Steps to reproduce figures
Raw data
Pcaps (Snort-filter #32-batch (VM), Snort-filter #4-batch (VM))
Evaluation execution
Setup evaluator
# install dependencies
apt install postgresql postgresql-client parallel python3-pip texlive-full zstd
python3 -m pip install pypacker
Generate figures
git clone https://github.com/gallenmu/low-latency /root/low-latency
#decompress pcaps
cd /root/low-latency/measurements
for i in $(find . -iname *.zst); do zstd --rm -d $i; done;
#create figures for batch size #32
cd /root/low-latency/figures/burst-32batch/vm/pcap
su postgres -c "createuser -s root"
dropdb --if-exists root
createdb root
export PGDATABASE=root
for i in /root/low-latency/measurements/burst-32batch/vm/pcap/*-pre-*.pcap; do /root/low-latency/scripts/pcap-import.sh $i; /root/low-latency/scripts/pcap-analysis.sh $i; done;
python3 /root/low-latency/scripts/burst-tex-create.py .
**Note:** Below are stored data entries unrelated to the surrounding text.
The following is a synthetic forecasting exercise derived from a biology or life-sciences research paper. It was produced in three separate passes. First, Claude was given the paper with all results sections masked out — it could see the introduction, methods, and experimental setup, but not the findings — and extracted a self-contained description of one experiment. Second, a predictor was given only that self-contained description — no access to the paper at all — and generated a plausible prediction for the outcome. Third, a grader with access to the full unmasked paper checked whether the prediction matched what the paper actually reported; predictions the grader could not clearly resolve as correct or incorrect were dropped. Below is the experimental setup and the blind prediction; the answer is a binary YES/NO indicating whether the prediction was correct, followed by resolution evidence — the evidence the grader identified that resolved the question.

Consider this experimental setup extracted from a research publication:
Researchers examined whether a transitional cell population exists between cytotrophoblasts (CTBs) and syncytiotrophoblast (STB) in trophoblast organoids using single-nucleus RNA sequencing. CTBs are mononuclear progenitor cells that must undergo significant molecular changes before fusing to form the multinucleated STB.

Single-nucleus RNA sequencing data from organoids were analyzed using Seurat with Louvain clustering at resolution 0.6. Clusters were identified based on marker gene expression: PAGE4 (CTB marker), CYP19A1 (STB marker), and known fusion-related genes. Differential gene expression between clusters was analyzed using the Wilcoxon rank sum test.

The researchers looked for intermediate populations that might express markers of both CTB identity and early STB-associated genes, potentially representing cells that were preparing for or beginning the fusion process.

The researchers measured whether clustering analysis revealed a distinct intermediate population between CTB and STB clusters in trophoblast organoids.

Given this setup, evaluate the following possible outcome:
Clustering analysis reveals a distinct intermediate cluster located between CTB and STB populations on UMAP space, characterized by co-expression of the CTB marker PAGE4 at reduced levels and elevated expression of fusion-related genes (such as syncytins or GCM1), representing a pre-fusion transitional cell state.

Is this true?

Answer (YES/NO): YES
for i in *.tex; do lualatex $i; done
#create figures for batch size #4
cd /root/low-latency/figures/burst-4batch/vm/pcap
su postgres -c "createuser -s root"
dropdb --if-exists root
createdb root
export PGDATABASE=root
for i in /root/low-latency/measurements/burst-4batch/vm/pcap/*-pre-*.pcap; do /root/low-latency/scripts/pcap-import.sh $i; /root/low-latency/scripts/pcap-analysis.sh $i; done;
python3 /root/low-latency/scripts/burst-tex-create.py .
for i in *.tex; do lualatex $i; doneOutput
The precompiled output files can be found in the respective subfolders the burst-32batch folder and burst-4batch folder.